What is required: Output the data below exactly, images excluded.

Information supplied:
··········

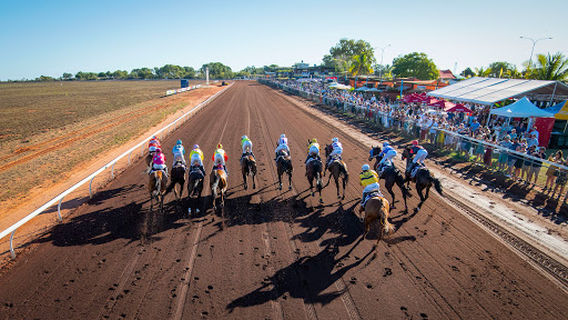 Broome Turf Club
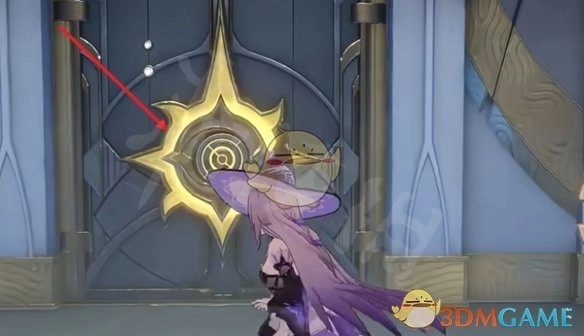 《崩壞：星穹鐵道》晨昏之眼若蟲(chóng)位置大全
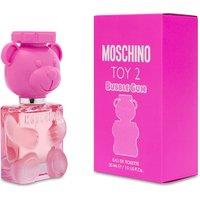 Moschino Toy 2 Bubble Gum Eau de Toilette, Playful Scent, 30ml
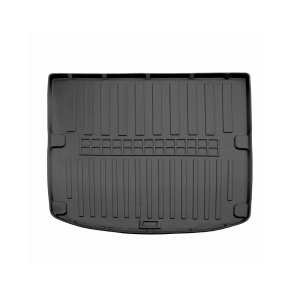 COVOR PROTECTIE PORTBAGAJ UMBRELLA PENTRU AUDI A4 (B9) SEDAN (2015-) - Img 2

··········

Answer box:
 Broome Turf Club
 《崩壞：星穹鐵道》晨昏之眼若蟲(chóng)位置大全
 Moschino Toy 2 Bubble Gum Eau de Toilette, Playful Scent, 30ml
 COVOR PROTECTIE PORTBAGAJ UMBRELLA PENTRU AUDI A4 (B9) SEDAN (2015-) - Img 2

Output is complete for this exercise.